If Ryan Giggs had been in hiding, he would have missed the launch of a Saturday edition of the i newspaper (he probably missed it anyway, residing most of the time in the Greater Manchester area). Evidently, the rationale for publishing on a weekend seems to be two-fold. Firstly a hypothesis that the Monday to Friday editions of i encourages sampling of and/or trading up to the Saturday Independent. Secondly, that reader research delivered a killer insight that i readers would welcome the chance to buy a Saturday edition to fit with their reading habits on a busy day.
Right, let’s question both of these related variables. As mooted in last month’s column, there are so many variables linked to the sale of a newspaper – availability, price, promotion, merchandising, the weather etc – that unless there is a major news event or a heavily-promoted free DVD, all these work together or against each other, making it more or less impossible to isolate the redeeming factor.
Moreover, asking readers what they would expect to do in the future presented with a new opportunity is fraught with innuendo. Seasoned anoraks will tell you that your answer is driven, to a large extent, by how you ask the question.
Therefore, let’s assume that respondents were asked a complex array of conjoint hypotheses that included options about other choices. Not just in readership but other expectations of the use of time and attention, price points and the time of day of likely purchase. They might then have a reasonable chance of forecasting the likely popularity of a Saturday edition.
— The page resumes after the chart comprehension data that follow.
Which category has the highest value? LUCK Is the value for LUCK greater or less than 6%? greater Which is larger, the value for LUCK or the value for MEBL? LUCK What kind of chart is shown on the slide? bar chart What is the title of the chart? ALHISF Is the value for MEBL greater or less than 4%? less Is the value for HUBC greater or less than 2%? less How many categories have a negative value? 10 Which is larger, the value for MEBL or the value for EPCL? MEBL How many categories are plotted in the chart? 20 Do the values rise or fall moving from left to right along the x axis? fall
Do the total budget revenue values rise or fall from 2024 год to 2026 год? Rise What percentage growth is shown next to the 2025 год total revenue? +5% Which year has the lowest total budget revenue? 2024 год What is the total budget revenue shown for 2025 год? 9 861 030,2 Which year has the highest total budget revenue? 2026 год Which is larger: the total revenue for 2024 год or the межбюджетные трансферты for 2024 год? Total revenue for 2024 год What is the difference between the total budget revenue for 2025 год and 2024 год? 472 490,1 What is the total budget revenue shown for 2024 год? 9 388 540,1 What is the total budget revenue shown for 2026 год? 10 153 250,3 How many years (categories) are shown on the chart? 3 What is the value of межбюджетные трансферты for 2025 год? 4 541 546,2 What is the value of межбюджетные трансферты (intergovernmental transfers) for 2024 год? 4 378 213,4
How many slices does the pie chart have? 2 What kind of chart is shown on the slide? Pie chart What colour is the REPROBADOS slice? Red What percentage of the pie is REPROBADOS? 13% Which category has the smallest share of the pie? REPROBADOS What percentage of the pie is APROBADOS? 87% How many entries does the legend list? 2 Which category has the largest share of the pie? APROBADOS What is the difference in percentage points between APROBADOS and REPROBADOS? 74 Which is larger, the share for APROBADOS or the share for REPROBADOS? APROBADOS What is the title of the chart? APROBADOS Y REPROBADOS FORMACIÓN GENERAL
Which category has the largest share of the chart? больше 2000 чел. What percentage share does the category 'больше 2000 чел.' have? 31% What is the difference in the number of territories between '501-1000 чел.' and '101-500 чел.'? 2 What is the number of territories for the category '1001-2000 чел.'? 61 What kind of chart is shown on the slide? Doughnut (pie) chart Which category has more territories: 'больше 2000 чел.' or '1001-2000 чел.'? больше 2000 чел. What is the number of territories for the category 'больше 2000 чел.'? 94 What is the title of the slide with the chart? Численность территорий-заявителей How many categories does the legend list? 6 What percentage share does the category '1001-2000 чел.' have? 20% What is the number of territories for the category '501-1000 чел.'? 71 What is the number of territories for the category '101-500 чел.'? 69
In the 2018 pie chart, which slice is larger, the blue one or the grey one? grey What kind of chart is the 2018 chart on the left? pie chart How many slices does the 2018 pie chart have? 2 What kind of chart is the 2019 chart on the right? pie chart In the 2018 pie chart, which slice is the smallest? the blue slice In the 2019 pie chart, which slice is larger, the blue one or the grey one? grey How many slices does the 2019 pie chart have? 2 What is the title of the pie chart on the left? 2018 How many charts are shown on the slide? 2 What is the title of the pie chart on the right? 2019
However, I would be surprised if this did take place. The fact that the whole concept of i was about time-poor working consumers wanting slightly more editorial gravitas than Metro seems an oxymoron when conjoined with the word Saturday.
A more likely scenario is that there was spare print capacity and editorial staff available on a Friday night, already used to subbing for two papers – basically abridged news stories whilst maintaining some of the feature material.
But then maybe I’m missing something and the affluent like a bargain (30p) on a Saturday rather than the longer, fatter and more expensive option – as demonstrated in the retail world by the rise of Poundland in Windsor (read Dominic Lawson in i – and obviously The Independent – on 24 May).
Anyway, May’s ABC results will not yet give us a clue to the success or not of the Saturday edition of i. Newspaper sales are not as transparent as the TV overnights, where you can see how well or not (depending on expectations) The Only Way is Essex is performing (at least in terms of linear broadcast). Talking of Essex, Chris Huhne’s alleged deed of asking his wife to admit to take the rap and points for a speeding offence that happened in the county would never have happened in France… anyone in power would have just asked their mistress. Liberté, égalité, infidélité.